The 29-year-old government contractor said Sunday that he was the one who leaked documents to The Washington Post and the Guardian detailing U.S. intelligence-gathering techniques. In interviews, Snowden has spoken passionately about what he sees as an invasive government data-collection apparatus. Though he fled to Hong Kong, he asserted that he could have tried to defect to a hostile government with a list of every National Security Agency officer in the world if he meant to harm the United States or merely wanted to sell out. Instead, he appears determined to prompt a discussion about the privacy U.S. citizens are sacrificing in the name of security.

On the last score, he has certainly succeeded. Not since 2008 has the country devoted so much attention to the laws and procedures that govern electronic intelligence collection. It’s a worthy debate to have. And one of Snowden’s documents has revealed a massive program apparently aimed at collecting “metadata,” though not the contents, of every phone call placed or received in the United States. As Robert Chesney and Benjamin Wittes have pointed out, this represents a previously unknown and unanticipated interpretation of the Patriot Act — the disclosure of which probably has not harmed national security and should have happened without Snowden forcing the matter.

The other program Snowden exposed, called PRISM, concerned the collection of Internet data from firms such as Google and Facebook. The PowerPoint slides he released put the meat of real-world detail on the dry bones of the anti-terrorism statutes Congress has passed. But the amendments to the Foreign Intelligence Surveillance Act that Congress approved in 2008 authorized, though in broad strokes, programs such as PRISM. The idea was to give the government a way to collect useful electronic information about foreign activities, under the supervision of the Foreign Intelligence Surveillance Court and Congress and with procedures to minimize Americans’ exposure to the NSA’s net. Though Snowden’s documents did not detail minimization procedures, there is no indication that the court or principal members of Congress were cut out of the loop as the government applied this authority. Nor is there any evidence that the authorities were abused or that the privacy of any American was illegally or improperly invaded. If there is a scandal here, it may be that a government contractor of Snowden’s status had access to so much highly classified material.

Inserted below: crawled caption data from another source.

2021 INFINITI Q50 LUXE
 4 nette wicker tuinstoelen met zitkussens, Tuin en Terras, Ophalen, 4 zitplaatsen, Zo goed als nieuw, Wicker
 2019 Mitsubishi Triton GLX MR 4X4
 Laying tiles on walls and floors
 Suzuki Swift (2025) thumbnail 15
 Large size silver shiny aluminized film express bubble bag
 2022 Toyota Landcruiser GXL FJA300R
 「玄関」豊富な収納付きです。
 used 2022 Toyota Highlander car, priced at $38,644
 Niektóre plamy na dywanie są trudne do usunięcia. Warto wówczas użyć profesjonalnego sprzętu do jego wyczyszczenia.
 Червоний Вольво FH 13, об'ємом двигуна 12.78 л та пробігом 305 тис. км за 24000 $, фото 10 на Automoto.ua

Just as it is important not to exaggerate the national security risks of transparency, it is also important not to give into the anti-government paranoia of grandstanding politicians such as Sen. Rand Paul, R-Ky., who on Sunday invoked the tyranny of King George III to criticize programs that are the result of a checked, deliberative process across three branches of government. Part of what makes this different is that if enough Americans expect more privacy after the debate Snowden incited, their representatives in Washington can act on their behalf.